======== SOURCE EXTRACT ========
Sheriff of Lee County, Mississippi
- In office 1993–2001
- Preceded by: Jack Shirley
- Succeeded by: Larry Presley

Personal details
- Born: October 5, 1948 Tupelo, Mississippi
- Died: July 6, 2001 (aged 52) Tupelo, Mississippi
- Relatives: Brandon Presley (nephew) Elvis Presley (first cousin once removed)

= Harold Ray Presley =

American politician and sheriff (1948–2001)

Harold Ray Presley (October 5, 1948 – July 6, 2001) was an American sheriff known for his war on narcotics. He was the elected sheriff of Lee County, Mississippi, from 1993 to 2001. In 1995, he won the Buford Pusser Officer of the Year Award for his tough stance against illegal drugs. According to the Buford Pusser Home and Museum in Adamsville, Tennessee, Presley's department had confiscated more than $1 million in drugs including marijuana.

A cousin of Elvis Presley, he was a popular sheriff. He started a D.A.R.E. program in his department to work with schools and educate children about resisting drug use; he also started GED and work programs for inmates. During Presley's tenure as sheriff, the county built a new juvenile detention center and a jail with capacity for 202 inmates.

On July 6, 2001, Presley died in a shootout with an alleged kidnapper near Tupelo after pushing his deputy to safety. In January 2008, a 7,766-pound monument which had been dedicated in his memory mysteriously vanished after having stood near the Lee County Jail for five-and-a-half years. On July 6, 2022, 21 years after his death, the intersection of Interstate 22 and Auburn Road, Exit 90, in Lee County was dedicated as the Sheriff Harold Ray Presley Memorial Interchange.
========
== TASKS TO PERFORM ==
1 - According to the Harold Ray Presley article, what award did Presley win in 1995?
2 - Recast every line of the records below as a numbered list, omitting any blank lines. Leave the pictures out.
======== DATA LINES ========
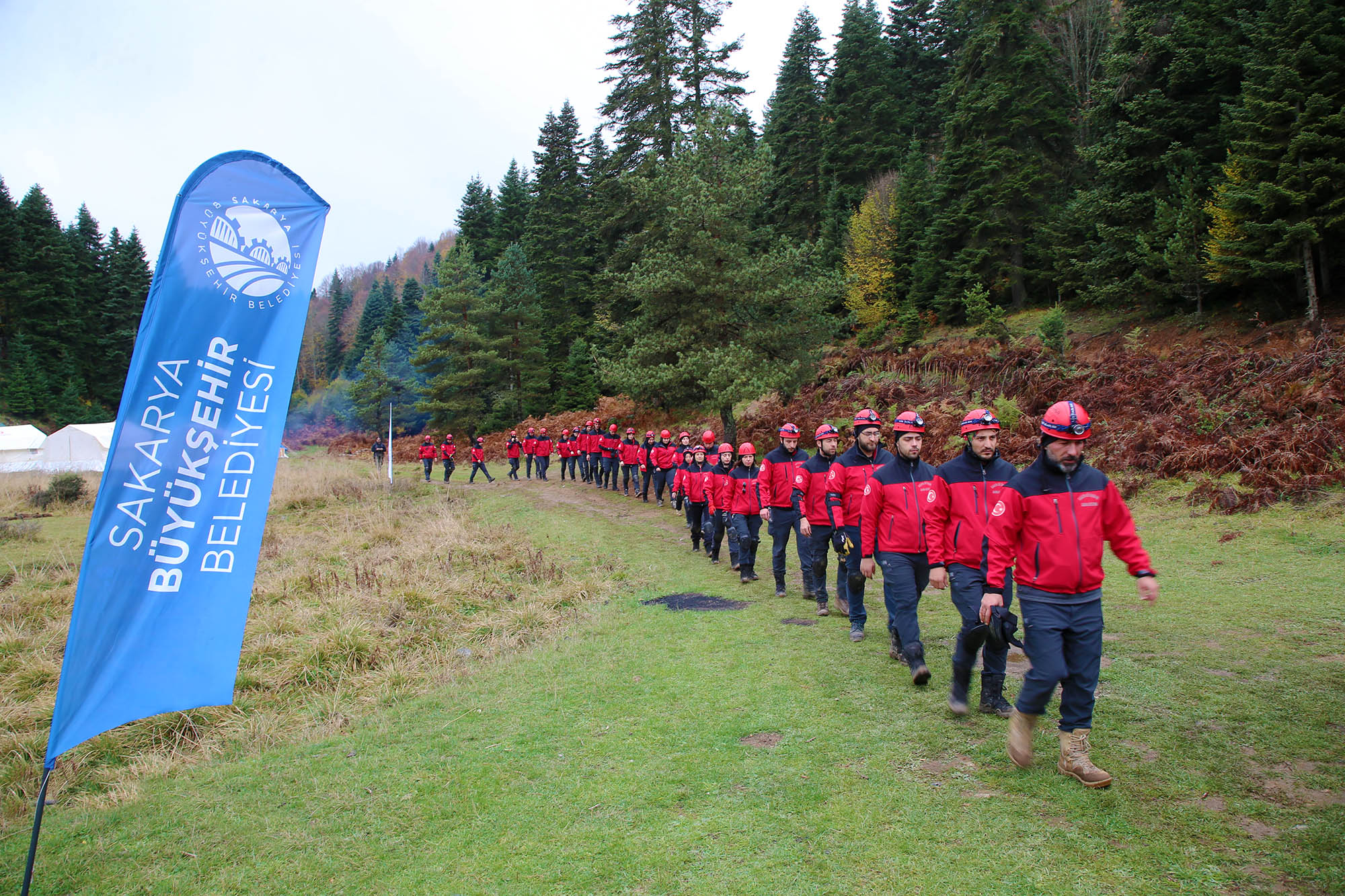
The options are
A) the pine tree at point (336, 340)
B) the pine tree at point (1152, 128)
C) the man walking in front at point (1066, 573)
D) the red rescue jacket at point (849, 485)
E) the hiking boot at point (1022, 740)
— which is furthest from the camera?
========
== RESPONSES TO THE EXERCISE ==
1 - The Buford Pusser Officer of the Year Award.

2 -
1. The options are
2. A) the pine tree at point (336, 340)
3. B) the pine tree at point (1152, 128)
4. C) the man walking in front at point (1066, 573)
5. D) the red rescue jacket at point (849, 485)
6. E) the hiking boot at point (1022, 740)
7. — which is furthest from the camera?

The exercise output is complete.